It’s little known that Marlon Brando is responsible for most of the terrible acting in the last half-century. Not Marlon Brando himself, at least not for the most part, but the self-satisfied seriousness of the scores of method acting acolytes who followed in his wake. Instead of propagating realism, we now have a plethora of samey mumbling and “look at me, I’m doing the acting!” performances, of which the worst offenders are Leonardo DiCaprio and Christian Bale, who can barely get through five minutes in a movie without doing something to tell you that they are really working very hard at this job and you should be extremely appreciative, you philistine!
The generation of pre-Brando actors in Hollywood belonged to a different way of acting – the Humphrey Bogarts, Ingrid Bergmans, Cary Grants, Lauren Bacalls, John Waynes and Katherine Hepburns – that today is largely lost. These were actors who lived mostly from their natural charisma and personal style (of which they had acres). They made it look easy. All the camera had to do was point in their direction, and most of the work was already done. Even Brando had the natural charisma to tear up a screen in the same way. For whatever reason, in the decades since, movie stars seem to have lost that power. Can you imagine Tom Cruise holding the camera’s gaze all on his own? Or Harrison Ford? Scarlett Johansen? Jennifer Lawrence? All capable of delivering fine performances, sure, but not of holding an audience’s gaze on their own.
So what has all that got to do with Souvenir? Another new film starring the already prolific Isabelle Huppert, who’s now on maybe her sixth or seventh film of the last year. Because Souvenir is not a very good film; it’s predictable from the start, it’s clichéd, and despite a few smart touches from director Bavo Defurne, it’s not all that interesting to look at. But it has Isabelle Huppert at its centre, and that’s enough. No other actor today is as easily capable of holding the audience’s attention, even despite mediocre material. It helps of course, that aside from being effortlessly charismatic she is also exceptionally talented. Elle, the latest film from Paul Verhoeven, released earlier this year, is a perfect example of her ability to combine acting class and silver-screen charisma, it’s easily one of the best films of the year thus far.
In Souvenir, Huppert stars as Lillian Cheverny, a former French Eurovision star of the ‘70s, who lost out to Abba, and then found her career spiralling downwards. We meet her working at a pâté factory and passing the nights with TV and alcohol, where she meets Jean (Kevin Azaïs) an aspiring amateur boxer, who recognises her from her former life. Initially reluctant to return to the spotlight, a burgeoning romance with Jean encourages her to stage a comeback, where she finds the pressure too great, returning to drink.

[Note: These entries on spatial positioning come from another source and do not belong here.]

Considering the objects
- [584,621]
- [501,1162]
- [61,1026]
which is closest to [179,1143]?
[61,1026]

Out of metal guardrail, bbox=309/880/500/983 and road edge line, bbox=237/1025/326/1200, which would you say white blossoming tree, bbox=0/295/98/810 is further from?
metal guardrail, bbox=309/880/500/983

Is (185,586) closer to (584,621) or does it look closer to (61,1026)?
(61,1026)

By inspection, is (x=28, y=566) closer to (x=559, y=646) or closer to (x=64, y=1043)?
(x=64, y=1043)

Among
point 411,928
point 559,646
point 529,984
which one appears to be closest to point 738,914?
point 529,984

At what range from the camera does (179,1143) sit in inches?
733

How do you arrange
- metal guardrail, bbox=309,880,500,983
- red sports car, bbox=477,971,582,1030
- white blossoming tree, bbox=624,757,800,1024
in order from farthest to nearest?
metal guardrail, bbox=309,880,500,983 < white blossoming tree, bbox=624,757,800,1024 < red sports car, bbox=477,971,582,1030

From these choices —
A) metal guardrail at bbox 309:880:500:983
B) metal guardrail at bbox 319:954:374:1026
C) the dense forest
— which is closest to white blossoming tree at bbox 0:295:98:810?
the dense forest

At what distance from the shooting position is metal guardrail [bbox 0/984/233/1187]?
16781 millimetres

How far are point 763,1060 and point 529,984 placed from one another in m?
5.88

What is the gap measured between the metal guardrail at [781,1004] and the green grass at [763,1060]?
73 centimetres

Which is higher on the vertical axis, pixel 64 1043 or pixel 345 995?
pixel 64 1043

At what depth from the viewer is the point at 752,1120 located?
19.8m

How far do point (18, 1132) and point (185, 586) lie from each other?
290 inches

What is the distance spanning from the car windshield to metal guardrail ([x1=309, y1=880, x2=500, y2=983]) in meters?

Yes, this is another ‘former star riddled with demons stages comeback’ film. And I could spend a while listing this film’s deficiencies, even in this already cliché-ridden genre – the fact that Lillian’s relationship with Jean seems to be based on plot requirements rather than personality, the blandness of the music despite being so supposedly central to the film, the plot beats visible from well beyond the horizon – it feels pertinent to mention that somehow, despite all this, Huppert manages to sell it, bringing more depth to her character than is sometimes warranted.
Buried deep in here is a film about nostalgia, stardom and the confluence between the two, where the scuppered trajectory of someone’s life finds itself scrutinised whenever they step back out into the limelight, being at both the cage holding them back and the catalyst for their return. People love comeback stories, especially in the music business, because it gives them a chance to bask in memories of the glory days whilst also patting themselves on the back for managing to stay on the straight and narrow, unlike these failures. Think of the swathes of adulation Johnny Cash received in the ‘90s after making his comeback with American Recordings. It’s easy to forget that, at that point, he’d been largely written-off as a has-been. Or Gil Scott-Heron’s comeback with I’m New Here a few years ago, another great artist who lost his way in drugs and prison until his “rediscovery”. These stories sell their work as much as the music does, because it gives us ink-spillers something exciting to write about.
It’s something that Isabelle Huppert seems to implicitly understand. When Lillian first begins performing again, returning to her old hits from the ‘70s, Huppert portrays her as being disdainfully amused, as if asking where the hell have these ‘fans’ been these past decades? As Lillian grows back into performing, Huppert gives her stage shows spark and smirk, but backstage she’s still the same fragile woman, worried about losing her found-again success. Huppert delivers this with such believability and ease that it’s easy to forget that there are other actors in the film (in fairness, they mostly do a solid job). Souvenir is absolutely an average film, in almost all senses of the word. Were it not for Isabelle Huppert’s presence, I probably would have entirely forgotten about it by now.
Souvenir is now showing at Chapter Arts Centre until 31st July.